Цинковый пакгауз

Владимир Степанищев
     Он потянулся за бутылкой, но не дотянулся, а повалился на бок; почувствовав же мягкое прикосновение к щеке прохладной подушки, тут же заснул и приснился ему странный сон, будто он умер и попал, совершенно без суда, без следствия, вообще без ничего, никакого предписания, что его немало удивило и даже возмутило, в ад.
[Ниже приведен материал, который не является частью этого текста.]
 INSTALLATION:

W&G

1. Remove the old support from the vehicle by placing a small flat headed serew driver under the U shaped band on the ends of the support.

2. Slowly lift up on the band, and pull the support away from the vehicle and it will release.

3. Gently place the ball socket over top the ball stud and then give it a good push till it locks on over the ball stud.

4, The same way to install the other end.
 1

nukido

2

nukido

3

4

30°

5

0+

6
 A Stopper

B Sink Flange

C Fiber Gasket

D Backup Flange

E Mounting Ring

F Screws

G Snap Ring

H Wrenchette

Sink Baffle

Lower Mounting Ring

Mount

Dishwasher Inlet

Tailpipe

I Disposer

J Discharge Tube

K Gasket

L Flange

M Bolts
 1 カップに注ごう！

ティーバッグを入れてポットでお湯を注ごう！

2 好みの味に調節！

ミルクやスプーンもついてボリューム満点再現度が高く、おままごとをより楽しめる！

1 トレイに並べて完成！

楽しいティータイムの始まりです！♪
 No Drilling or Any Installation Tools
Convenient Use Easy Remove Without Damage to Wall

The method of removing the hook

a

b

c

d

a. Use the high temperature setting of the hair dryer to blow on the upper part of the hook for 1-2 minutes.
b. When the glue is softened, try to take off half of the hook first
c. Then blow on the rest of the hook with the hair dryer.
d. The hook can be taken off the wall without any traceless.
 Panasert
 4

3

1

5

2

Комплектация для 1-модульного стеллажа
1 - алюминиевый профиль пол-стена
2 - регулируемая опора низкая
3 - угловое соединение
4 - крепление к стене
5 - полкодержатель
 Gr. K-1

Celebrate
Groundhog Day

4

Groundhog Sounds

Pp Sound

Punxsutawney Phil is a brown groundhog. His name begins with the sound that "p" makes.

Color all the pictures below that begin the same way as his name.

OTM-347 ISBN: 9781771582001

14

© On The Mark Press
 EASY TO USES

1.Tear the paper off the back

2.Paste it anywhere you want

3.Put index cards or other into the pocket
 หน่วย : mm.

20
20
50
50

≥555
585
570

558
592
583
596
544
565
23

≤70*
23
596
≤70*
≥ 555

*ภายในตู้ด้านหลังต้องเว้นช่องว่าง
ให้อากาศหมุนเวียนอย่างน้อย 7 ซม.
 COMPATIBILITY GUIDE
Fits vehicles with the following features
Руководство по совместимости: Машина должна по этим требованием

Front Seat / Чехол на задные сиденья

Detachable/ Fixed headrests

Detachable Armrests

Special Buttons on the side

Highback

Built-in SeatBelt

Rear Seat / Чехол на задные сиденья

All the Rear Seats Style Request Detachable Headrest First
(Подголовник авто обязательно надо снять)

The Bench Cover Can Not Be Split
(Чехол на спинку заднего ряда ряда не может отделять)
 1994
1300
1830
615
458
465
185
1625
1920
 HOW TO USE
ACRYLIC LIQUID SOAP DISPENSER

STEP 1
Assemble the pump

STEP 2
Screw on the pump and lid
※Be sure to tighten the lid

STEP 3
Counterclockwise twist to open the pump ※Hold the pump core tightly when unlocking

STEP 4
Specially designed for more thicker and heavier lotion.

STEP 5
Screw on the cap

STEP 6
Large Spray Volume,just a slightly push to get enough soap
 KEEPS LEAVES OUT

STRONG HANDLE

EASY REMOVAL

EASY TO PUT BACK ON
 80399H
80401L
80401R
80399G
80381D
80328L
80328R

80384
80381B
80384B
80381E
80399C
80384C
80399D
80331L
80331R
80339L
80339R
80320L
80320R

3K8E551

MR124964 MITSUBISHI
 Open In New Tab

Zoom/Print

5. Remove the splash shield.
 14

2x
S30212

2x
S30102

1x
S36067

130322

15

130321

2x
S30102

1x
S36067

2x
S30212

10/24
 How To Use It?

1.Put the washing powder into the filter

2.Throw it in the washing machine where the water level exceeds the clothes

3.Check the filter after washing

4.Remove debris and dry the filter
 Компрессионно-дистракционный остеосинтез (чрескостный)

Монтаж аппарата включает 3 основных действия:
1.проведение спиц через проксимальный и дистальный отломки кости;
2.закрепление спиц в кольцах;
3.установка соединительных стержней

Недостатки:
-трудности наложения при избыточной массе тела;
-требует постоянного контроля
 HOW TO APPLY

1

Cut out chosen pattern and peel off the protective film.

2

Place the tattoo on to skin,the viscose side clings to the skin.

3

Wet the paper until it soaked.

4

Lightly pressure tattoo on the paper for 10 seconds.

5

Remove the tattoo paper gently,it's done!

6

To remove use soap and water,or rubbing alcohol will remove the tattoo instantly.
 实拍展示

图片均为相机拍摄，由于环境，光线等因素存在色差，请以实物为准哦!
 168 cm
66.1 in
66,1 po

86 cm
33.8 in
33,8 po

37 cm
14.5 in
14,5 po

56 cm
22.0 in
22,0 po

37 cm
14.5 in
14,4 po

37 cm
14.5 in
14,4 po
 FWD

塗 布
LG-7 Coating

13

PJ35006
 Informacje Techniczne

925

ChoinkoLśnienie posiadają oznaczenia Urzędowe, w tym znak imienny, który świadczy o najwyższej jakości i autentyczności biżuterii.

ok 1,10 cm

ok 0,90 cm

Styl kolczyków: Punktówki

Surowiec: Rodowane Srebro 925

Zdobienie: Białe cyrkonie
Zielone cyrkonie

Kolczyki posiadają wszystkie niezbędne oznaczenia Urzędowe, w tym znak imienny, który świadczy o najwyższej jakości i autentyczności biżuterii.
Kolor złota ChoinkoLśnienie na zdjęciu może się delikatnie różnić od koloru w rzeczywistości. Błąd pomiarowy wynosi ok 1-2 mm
Но и ад тот выглядел очень странно: огромное, что и края не видать, помещение, уходящий перспективою в темноту пакгауз; обитый от пола до потолка оцинкованными железными листами, он был разделен на некое подобие не тюремных камер, но открытых сот, где, можно было предположить, должны бы были сидеть, находиться сейчас такие же, как он, грешники, но соты были пусты и лишь оцинкованное железо жутко гремело под ногами потусторонними осенними листьями. Он попробовал позвать кого, но сразу пожалел о такой своей идее, ибо голос его, мечась по сотам цинкового ада, тысячекратно вторился эхом и унялся лишь минут через пять. Он обхватил ладонями уши и зажмурился, а когда гвалт утих и он открыл глаза, перед ним стояла какая-то тщедушная женщина, с изможденным лицом, в почему-то переднике, какие бывают у продавщиц магазинов, вкруг шеи ее была обернута толстая грязная веревка, завязанная в петлю. Она подняла на него пустые свои глаза, правильнее описать: глазницы без глаз, и тихо спросила:

- Тоже самоубийца?
- Я? - в ужасе воскликнул он, но тут же прикрыл ладонью рот, испугавшись нового эха, и, уже шепотом, - я…, да ни боже мой…, я вообще не собирался…, я еще жить хочу.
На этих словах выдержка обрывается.